MACAAL Webinar III

A conversation featuring Gaëlle Choisne, Daniel Otero Torres, Marie-Ann Yemsi & Olivier Rachet

May 15, 2020 – 4 pm (Morocco)

Language: French

In the context of our MACAAL Friends At Home series, we were pleased to invite artists Daniel Otero Torres and Gaëlle Choisne and Marie-Ann Yemsi, curator of MACAAL’s exhibition HAVE YOU SEEN A HORIZON LATELY? to our third Zoom webinar, moderated by Olivier Rachet, journalist and independent writer.

About Gaëlle Choisne

The installations of Gaëlle Choisne spread out like archipelagos, evoking flow and displacement. As she explains, “I think of forms, my sculptures, my videos as animistic organisations and organs.” Mythologies, colonial history, cinema, Haïti, voodoo and science fiction flow through a body of work that explores resource exploitation and the vestiges of colonialism. Fascinated by the poetics of relation espoused by Creolization theorist Édouard Glissant, the artist has developed a do-it-yourself aesthetic that implies the perpetual mutation of a work in progress.

After graduating from the École nationale supérieure des beaux-arts de Lyon, Gaëlle Choisne participated in several residencies, including Astérides in Marseille, OPTICA and ART3 Valence, in Montreal, and La Cité internationale des arts in Paris. Her work has been shown in many international events: the Havana Biennial (2015); the Sharjah Biennial (2017); Biennale de Lyon (2019). Several individual exhibitions have been dedicated to her work: at the Centre d’art contemporain La Halle des Bouchers, Vienne, France (2015); at Galerie Untilthen, Paris (2018) and The Mistake Room, Los Angeles (2019).

About Daniel Otero Torres

With a work grounded in anthropology and multiple expeditions between France and his home country of Colombia, Daniel Otero Torres invites the spectator to rethink the image of a stranger, of otherness. His work oscillates between drawing, photography, collage, sculpture and installation, obscuring all boundaries and operating shifts from one medium to another, one culture to another, one continent to another.

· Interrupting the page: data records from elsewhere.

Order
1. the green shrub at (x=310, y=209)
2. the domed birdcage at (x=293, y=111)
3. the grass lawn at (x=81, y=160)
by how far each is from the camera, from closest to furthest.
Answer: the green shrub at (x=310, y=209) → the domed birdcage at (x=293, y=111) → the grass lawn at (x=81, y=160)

His works have been exhibited in numerous institutions such as the Espacio 23 of the Jorge Perez Collection, Miami; Musée Régional d’Art Contemporain MRAC Sérignan, France, including his solo exhibition (Dé)placements (2017) and the collective show Bandes à part (2018); Contemporary Art Centre of Villeurbanne, Rhône-Alpes, France (2016); Kunstverein Sparkasse, Leipzig, Germany (2014); Heidelberg Kunstverein, Germany (2011); and the Bullukian Foundation, Lyon, France (2010). Recent projects include large scale installations in La Tôlerie, Clermont Ferrand, France (2019); FLAX Foundation, Los Angeles, US (2019); and Drawing Lab Paris, France (2020).

About Marie-Ann Yemsi

Marie-Ann Yemsi is an independent curator and art consultant. In 2005, she founded her own Parisbased agency, Agent Créatif(s), which has developed a renowned expertise in cultural production and art consulting with a focus on emerging artists and artistic scenes in Africa and its Diaspora.

She has curated several international exhibitions, including African Odysseys, Brass Cultural Center, Brussels (2015), The Days that Comes, Galerie des Galeries, Paris (2017) and A Silent Lines, Lives Here, Palais de Tokyo, Paris (2018). She was the Artistic Director of Afrotopia, the 1th edition of the Rencontres de Bamako – African Biennale of Photography in Mali (2017–2018). She is the guest curator of the Palais de Tokyo for Ubuntu, a Lucid Dream, a collective exhibition which will be presented from June 18 to September 13, 2020.

About Olivier Rachet

Olivier Rachet has an agregation in modern French literature and a degree in cinema and audiovisual arts. He currently collaborates with various newspapers, magazines and journals (Diptyk, Art Press, The Art Newspaper, Les Cahiers de Tinbad…). He has written an essay entitled Sollers en peinture, Une contre-histoire de l’art et s’apprête à publier (Sollers in Painting, A Counter-History of Art) published by Tinbad, and is preparing Mes Arabes, Un chant d’amour postcolonial (My Arabs, A Postcolonial Love Song), which will be published by the same editor in September 2020.